Aussi face au subjectivisme irrationaliste et à l’objectivisme scientiste, l’auteur se propose d’esquisser une théorie de l’objectivité en sciences humaines. Le fondement de cette objectivité est le suivant : c’est un processus intersubjectif, un passage d’un sujet individuel - je - à un sujet collectif - nous - qui n’est pas une somme de « je(s) » mais une totalité.
Le problème de la connaissance du monde est immédiatement posé. L’épistémologie héritée de Kant sépare le sujet de la connaissance et le monde (l’objet de la connaissance). Le sujet par son activité peut saisir seulement l’apparence du monde, mais le monde en lui-même reste inconnaissable.
L’avancée que produit Kant est un progrès réel. Cependant ses limites ont permis la récupération de ces idées à des fins réactionnaires. Hegel, constatant cette récupération, a critiqué Kant en montrant que l’erreur fondamentale consiste à prendre le sujet comme point de départ et non comme résultat historique, produit par un sujet trans-individuel.
La connaissance n’est pas entre le monde et le sujet car ils ne sont pas séparables, l’activité du sujet produit ce monde qu’il peut ainsi connaître. Marx ensuite renverse la théorie de Hegel en montrant que ce qui est premier n’est pas l’activité de l’esprit, mais la pratique réelle, dont l’activité de l’esprit est le reflet.
Cette pratique permet d’abstraire des principes du réel, de produire des concepts qu’on doit ensuite vérifier par et dans la pratique. C’est donc bien le « nous » qui est porteur d’objectivité, une objectivité qui le détermine.
Mais ce déterminisme ne doit pas être confondu avec celui des sciences de la nature. Il répond à un couple signe/sens alors que le deuxième répond au couple cause/effet d’une matière naturelle donnée et anhistorique.
Aussi, l’action humaine produit l’histoire qui détermine l’action humaine : l’homme est un produit de l’homme.
Il s’agit d’établir l’unité dans la série évènements/manifestations et la détermination des choses. La vérité objective recherchée est ainsi symétrique à des moments historiques et à l’intersubjectivité (qui est une condition nécessaire mais pas suffisante).
Face à l’idéologie bourgeoise, le MDH se réapproprie le couple signe/sens, ratifie la logique de la production, et peut alors saisir la vérité objective du moment historique pour proposer une théorie révolutionnaire.
Alors que le MDH part de la totalité, une autre approche des sciences humaines s’est constituée sur le modèle des sciences de la nature : le positivisme, et même par la suite le néo-positivisme.
Le positivisme refuse la logique dialectique, qui est dynamique, en lui préférant la logique formelle, qui est fixiste.

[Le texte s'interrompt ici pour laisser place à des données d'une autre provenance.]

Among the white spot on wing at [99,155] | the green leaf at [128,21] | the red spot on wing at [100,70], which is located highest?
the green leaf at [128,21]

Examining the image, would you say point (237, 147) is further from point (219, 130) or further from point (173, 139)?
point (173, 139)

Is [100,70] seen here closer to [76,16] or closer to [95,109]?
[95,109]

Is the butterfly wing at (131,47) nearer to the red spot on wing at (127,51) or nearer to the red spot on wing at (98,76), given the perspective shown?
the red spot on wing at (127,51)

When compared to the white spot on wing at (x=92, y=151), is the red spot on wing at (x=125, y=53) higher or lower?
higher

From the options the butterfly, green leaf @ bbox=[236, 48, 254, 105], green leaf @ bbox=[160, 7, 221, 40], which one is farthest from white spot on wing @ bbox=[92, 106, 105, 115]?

Il repose sur un atomisme logique, c’est-à-dire une étude des faits en tant que tels, isolés les uns des autres. La seule explication proposée est déductive et causale, alors que la genèse et le dépérissement des faits, leur inscription dans un tout est ignorée.
À partir de cela l’auteur nous montre en quoi cette approche révèle un conservatisme qui sert les intérêts de la classe dominante.
Plus récemment, c’est le courant des sciences cognitives qui prétend avoir atteint la scientificité objective en sciences humaines.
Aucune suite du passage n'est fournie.